It feels little wobbly and disorienting when you begin to face the challenges of every day life without the training wheels..   What was once an easy task, now requires concentration and patience.   Sometimes it may seem very hard to look ahead while trying to maintain your balance and keep your feet on the pedals.   One of the easiest things to do once you have gained your balance on the bike it to coast.  Coasting does not require any work on your part for forward momentum.  But coasting will only get you so far.


Once you have gained your balance with your grief it can be very easy to coast along.  It feels good to be able to go through the motions of life.   It really does feel good to be upright and doing something.  At some point things begin to level off and your momentum slows.  Your first initial push-off into the world has taken you pretty far.  

Here is where it gets tricky, you have to do something to keep me moving or you are about to come to a dead stop.  It gets a little wobbly again.  You need to look down to get your feet on the pedals.  The pedals are already moving making it even trickier to gain control.  You pump your legs with the rhythm of the pedals and you give it a shot.

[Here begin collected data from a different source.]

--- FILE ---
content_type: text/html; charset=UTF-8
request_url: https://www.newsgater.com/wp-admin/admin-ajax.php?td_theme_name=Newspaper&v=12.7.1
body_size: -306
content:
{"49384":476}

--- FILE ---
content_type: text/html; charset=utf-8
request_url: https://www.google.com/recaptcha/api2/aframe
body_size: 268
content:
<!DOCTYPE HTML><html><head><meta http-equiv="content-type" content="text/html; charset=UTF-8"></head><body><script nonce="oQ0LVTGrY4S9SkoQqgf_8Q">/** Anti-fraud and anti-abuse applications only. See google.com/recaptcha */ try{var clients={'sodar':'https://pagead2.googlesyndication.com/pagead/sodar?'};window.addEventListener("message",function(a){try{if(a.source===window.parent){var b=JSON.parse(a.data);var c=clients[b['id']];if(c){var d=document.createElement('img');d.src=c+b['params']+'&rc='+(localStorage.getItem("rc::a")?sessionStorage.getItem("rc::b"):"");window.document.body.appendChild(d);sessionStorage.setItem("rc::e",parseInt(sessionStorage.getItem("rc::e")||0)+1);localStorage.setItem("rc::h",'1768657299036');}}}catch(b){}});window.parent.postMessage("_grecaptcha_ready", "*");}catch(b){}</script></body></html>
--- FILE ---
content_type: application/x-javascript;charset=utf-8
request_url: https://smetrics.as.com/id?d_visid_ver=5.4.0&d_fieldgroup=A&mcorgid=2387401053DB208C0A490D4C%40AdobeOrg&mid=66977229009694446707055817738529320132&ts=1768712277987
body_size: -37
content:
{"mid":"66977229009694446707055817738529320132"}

Here is where that first moment of being in control of your bike happens; your feet are moving, you have your balance and have begun to move forward under your own control.  Do you remember that feeling of exhilaration?  Looking back on it, learning to ride a bike seems like such a small thing in life.  How many times did you fall down before you finally got it?  It didn't matter once you had it figured out.

My life is the bike.  Sometimes I have trouble riding it like I used to but more often I get that feeling of exhilaration when things fall into place.  If you are grieving, recognize those moments and acknowledge your forward momentum.  Just like when learning to ride a bike, you do need to be prepared to fall every once in a while.  There if no "grief helmet" to wear but I believe being honest with yourself and acknowledging there will be falls will help shorten the recovery period between falls.


I hope this made sense.  I am not a writer and a lot of time my feelings and ideas for epxressing them in words aren't always as I would like.    The photos of Will learning to ride the bike brought back such great memories.  We would take him to a small Church in the area on weeknights and let him practice on their parking lot.  Memories like that are what help to keep my feet on the pedals.